◆ **Exercise prompt**
Write out exactly the lines below that run from the line containing "this 1372×883 image." through the last line of the records.

Stored data
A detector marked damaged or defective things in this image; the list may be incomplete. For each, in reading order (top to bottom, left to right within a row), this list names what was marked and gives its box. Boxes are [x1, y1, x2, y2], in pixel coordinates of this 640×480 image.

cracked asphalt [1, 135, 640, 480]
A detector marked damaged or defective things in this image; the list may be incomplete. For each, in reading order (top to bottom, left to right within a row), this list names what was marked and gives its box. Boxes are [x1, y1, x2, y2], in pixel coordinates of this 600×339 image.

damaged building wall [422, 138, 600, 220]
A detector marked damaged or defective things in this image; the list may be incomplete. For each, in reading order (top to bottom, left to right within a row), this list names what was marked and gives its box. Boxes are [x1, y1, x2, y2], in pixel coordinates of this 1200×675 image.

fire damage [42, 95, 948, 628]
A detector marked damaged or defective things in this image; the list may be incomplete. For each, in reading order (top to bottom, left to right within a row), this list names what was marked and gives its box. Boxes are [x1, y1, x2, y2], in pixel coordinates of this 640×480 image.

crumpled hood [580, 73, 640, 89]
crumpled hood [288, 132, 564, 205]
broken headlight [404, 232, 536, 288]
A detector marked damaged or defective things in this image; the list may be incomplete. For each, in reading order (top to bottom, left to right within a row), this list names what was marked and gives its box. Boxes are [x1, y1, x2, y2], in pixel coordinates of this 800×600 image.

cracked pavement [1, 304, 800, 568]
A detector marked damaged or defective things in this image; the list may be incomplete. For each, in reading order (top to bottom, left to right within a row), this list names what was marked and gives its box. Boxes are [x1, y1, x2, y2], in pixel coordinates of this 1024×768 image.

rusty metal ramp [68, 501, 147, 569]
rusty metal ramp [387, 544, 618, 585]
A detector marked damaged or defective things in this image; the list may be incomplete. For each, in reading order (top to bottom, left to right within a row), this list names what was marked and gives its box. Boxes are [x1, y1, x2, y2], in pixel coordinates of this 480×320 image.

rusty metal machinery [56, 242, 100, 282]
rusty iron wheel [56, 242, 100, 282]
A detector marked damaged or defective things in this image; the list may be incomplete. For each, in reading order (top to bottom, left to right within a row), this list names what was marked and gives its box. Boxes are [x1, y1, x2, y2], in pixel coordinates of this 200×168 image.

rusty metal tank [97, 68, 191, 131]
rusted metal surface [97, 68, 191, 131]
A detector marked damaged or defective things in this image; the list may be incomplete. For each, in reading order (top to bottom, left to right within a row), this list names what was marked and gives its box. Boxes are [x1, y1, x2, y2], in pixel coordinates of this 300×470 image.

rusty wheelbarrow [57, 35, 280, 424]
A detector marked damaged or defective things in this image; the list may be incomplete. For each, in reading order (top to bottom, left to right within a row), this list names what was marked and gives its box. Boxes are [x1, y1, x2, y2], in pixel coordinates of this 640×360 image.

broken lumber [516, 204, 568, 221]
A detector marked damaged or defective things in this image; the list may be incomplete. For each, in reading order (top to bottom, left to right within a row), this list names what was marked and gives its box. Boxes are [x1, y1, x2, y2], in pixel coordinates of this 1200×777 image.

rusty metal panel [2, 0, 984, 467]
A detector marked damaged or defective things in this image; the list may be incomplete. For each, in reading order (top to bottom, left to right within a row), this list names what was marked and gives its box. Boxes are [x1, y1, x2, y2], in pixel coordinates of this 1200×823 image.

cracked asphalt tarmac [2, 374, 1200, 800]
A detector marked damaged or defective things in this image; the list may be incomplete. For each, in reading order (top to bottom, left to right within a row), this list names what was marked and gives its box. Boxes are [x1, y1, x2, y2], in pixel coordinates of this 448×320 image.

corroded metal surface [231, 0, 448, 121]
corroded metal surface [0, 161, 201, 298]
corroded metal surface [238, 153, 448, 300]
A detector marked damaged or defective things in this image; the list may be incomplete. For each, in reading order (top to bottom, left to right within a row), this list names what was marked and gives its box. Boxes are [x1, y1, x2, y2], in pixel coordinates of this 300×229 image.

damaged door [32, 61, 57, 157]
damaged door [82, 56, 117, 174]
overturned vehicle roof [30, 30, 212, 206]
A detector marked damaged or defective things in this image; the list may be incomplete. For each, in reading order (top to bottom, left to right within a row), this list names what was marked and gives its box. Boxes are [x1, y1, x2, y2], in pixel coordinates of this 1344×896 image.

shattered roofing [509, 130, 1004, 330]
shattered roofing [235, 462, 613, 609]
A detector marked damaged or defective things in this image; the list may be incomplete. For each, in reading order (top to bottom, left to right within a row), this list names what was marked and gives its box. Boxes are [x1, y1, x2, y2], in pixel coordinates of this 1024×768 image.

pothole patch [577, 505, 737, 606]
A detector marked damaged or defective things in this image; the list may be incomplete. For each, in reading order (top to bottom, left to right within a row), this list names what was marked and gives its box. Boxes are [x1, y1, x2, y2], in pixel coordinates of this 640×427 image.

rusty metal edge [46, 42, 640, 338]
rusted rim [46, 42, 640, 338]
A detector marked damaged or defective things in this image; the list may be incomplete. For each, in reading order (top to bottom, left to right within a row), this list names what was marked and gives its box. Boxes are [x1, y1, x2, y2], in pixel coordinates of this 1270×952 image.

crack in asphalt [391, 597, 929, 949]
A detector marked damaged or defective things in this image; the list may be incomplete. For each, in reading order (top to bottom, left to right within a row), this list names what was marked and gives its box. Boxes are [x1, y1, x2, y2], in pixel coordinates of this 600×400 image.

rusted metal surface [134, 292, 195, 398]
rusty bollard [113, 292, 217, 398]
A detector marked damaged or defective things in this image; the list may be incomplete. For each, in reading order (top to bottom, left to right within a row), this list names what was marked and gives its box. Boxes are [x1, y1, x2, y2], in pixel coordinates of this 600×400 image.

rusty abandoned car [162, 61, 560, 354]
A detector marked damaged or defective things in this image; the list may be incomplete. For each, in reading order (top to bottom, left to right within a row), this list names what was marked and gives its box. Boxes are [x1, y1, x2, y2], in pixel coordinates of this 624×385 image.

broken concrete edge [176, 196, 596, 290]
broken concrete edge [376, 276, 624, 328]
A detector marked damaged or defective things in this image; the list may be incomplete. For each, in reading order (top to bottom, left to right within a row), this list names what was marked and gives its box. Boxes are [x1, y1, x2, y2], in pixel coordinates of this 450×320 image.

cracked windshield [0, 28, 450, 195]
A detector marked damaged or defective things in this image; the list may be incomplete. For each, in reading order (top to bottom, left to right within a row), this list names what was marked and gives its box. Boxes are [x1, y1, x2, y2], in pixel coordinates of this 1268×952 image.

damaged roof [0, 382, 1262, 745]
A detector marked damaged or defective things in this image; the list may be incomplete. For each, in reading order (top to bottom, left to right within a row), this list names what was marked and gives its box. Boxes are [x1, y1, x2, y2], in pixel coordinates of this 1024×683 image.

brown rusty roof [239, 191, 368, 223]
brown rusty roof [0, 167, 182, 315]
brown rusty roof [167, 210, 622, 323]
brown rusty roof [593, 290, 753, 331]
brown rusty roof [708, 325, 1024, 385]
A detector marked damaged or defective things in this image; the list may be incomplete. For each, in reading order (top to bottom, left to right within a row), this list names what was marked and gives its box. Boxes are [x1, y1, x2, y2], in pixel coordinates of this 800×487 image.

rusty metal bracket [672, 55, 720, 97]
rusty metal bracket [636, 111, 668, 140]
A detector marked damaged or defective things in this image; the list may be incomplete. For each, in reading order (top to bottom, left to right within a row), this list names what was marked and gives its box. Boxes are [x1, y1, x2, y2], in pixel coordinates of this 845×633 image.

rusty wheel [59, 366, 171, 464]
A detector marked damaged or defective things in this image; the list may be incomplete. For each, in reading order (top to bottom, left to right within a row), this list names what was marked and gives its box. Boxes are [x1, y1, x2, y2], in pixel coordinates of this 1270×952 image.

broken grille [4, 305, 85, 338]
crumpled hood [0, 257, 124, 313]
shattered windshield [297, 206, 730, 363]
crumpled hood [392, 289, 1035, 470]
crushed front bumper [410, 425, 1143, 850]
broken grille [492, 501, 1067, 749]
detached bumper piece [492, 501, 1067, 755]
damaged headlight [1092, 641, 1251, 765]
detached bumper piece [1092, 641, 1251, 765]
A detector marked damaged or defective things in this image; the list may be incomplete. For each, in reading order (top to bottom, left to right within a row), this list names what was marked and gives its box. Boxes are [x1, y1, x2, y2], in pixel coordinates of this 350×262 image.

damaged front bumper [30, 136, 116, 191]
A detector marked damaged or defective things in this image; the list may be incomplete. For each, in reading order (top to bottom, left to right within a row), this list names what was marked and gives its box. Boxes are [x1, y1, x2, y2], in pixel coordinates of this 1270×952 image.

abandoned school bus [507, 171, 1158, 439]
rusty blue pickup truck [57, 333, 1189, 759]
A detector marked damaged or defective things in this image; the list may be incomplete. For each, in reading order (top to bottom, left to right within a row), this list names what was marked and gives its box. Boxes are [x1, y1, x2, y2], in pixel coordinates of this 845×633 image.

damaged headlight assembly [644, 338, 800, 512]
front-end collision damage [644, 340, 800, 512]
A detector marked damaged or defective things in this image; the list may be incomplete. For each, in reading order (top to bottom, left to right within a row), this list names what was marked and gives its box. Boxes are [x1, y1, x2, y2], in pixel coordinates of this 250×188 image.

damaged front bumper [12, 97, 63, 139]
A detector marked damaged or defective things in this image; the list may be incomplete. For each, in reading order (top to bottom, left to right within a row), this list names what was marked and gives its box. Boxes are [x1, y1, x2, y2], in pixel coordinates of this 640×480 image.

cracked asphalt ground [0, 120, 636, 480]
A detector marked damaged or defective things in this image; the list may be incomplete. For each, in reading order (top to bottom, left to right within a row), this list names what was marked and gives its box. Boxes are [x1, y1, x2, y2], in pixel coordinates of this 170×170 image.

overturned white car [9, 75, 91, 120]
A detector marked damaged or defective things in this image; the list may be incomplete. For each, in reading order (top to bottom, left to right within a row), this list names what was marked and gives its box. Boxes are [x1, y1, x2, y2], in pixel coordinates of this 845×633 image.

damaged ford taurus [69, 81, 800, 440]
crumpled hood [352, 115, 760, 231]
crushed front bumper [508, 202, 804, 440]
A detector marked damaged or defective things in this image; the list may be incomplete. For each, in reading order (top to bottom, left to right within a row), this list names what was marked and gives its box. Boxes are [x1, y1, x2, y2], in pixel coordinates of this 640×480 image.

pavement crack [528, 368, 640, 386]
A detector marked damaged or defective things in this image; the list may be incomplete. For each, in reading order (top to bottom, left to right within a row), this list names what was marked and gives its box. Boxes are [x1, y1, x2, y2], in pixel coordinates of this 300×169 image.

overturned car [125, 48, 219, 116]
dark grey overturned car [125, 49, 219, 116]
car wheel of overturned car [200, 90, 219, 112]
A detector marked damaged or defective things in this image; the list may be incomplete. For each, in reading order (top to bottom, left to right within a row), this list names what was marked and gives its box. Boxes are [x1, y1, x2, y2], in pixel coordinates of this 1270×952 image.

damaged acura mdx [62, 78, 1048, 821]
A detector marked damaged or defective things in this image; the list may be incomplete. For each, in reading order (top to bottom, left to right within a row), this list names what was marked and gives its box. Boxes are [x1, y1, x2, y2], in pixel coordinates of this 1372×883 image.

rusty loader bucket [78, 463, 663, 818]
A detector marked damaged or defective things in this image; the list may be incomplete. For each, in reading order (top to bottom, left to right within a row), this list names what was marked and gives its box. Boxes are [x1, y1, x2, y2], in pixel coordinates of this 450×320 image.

◆ **Output of the task**
A detector marked damaged or defective things in this image; the list may be incomplete. For each, in reading order (top to bottom, left to right within a row), this list names what was marked and gives its box. Boxes are [x1, y1, x2, y2], in pixel coordinates of this 1372×883 image.

rusty loader bucket [78, 463, 663, 818]
A detector marked damaged or defective things in this image; the list may be incomplete. For each, in reading order (top to bottom, left to right within a row), this list names what was marked and gives its box. Boxes are [x1, y1, x2, y2], in pixel coordinates of this 450×320 image.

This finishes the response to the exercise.